### Supplied material
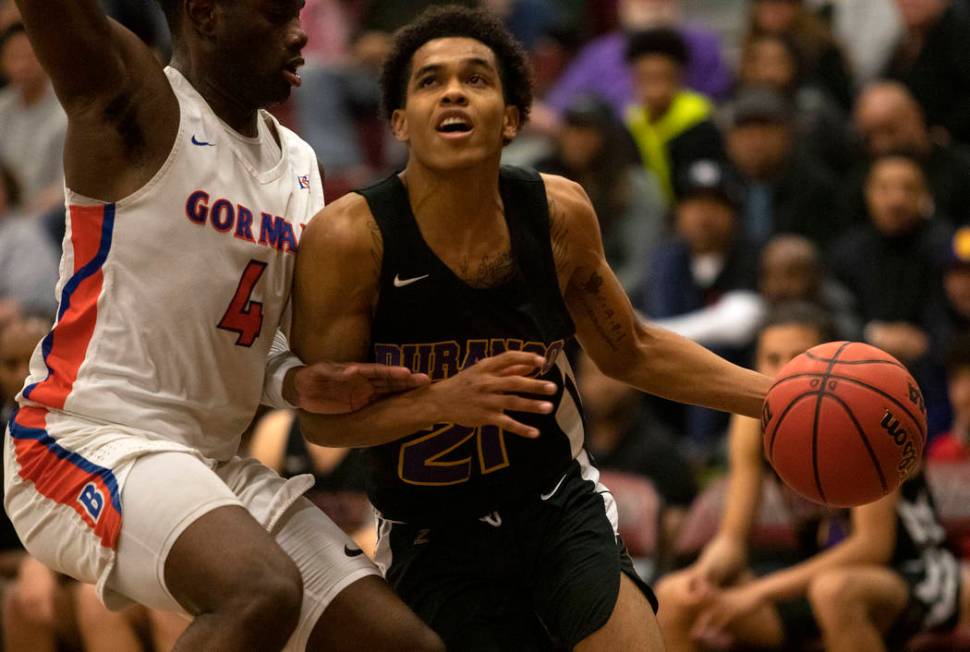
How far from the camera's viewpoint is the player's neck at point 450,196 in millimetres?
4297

--

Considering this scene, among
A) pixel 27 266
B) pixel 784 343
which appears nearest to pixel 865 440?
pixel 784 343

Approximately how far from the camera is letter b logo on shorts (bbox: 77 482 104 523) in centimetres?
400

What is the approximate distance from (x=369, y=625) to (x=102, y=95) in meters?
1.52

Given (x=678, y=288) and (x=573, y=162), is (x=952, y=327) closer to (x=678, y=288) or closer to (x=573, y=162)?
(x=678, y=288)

### What to work on
Which lines in the entries above contain the string "from" with its capitalization matched? Pick out each such line and copy it in full.

### Output
How far from the camera's viewpoint is the player's neck at point 450,196 in millimetres?
Approximately how far from the camera is letter b logo on shorts (bbox: 77 482 104 523) in centimetres?
What is the approximate distance from (x=369, y=625) to (x=102, y=95) in meters?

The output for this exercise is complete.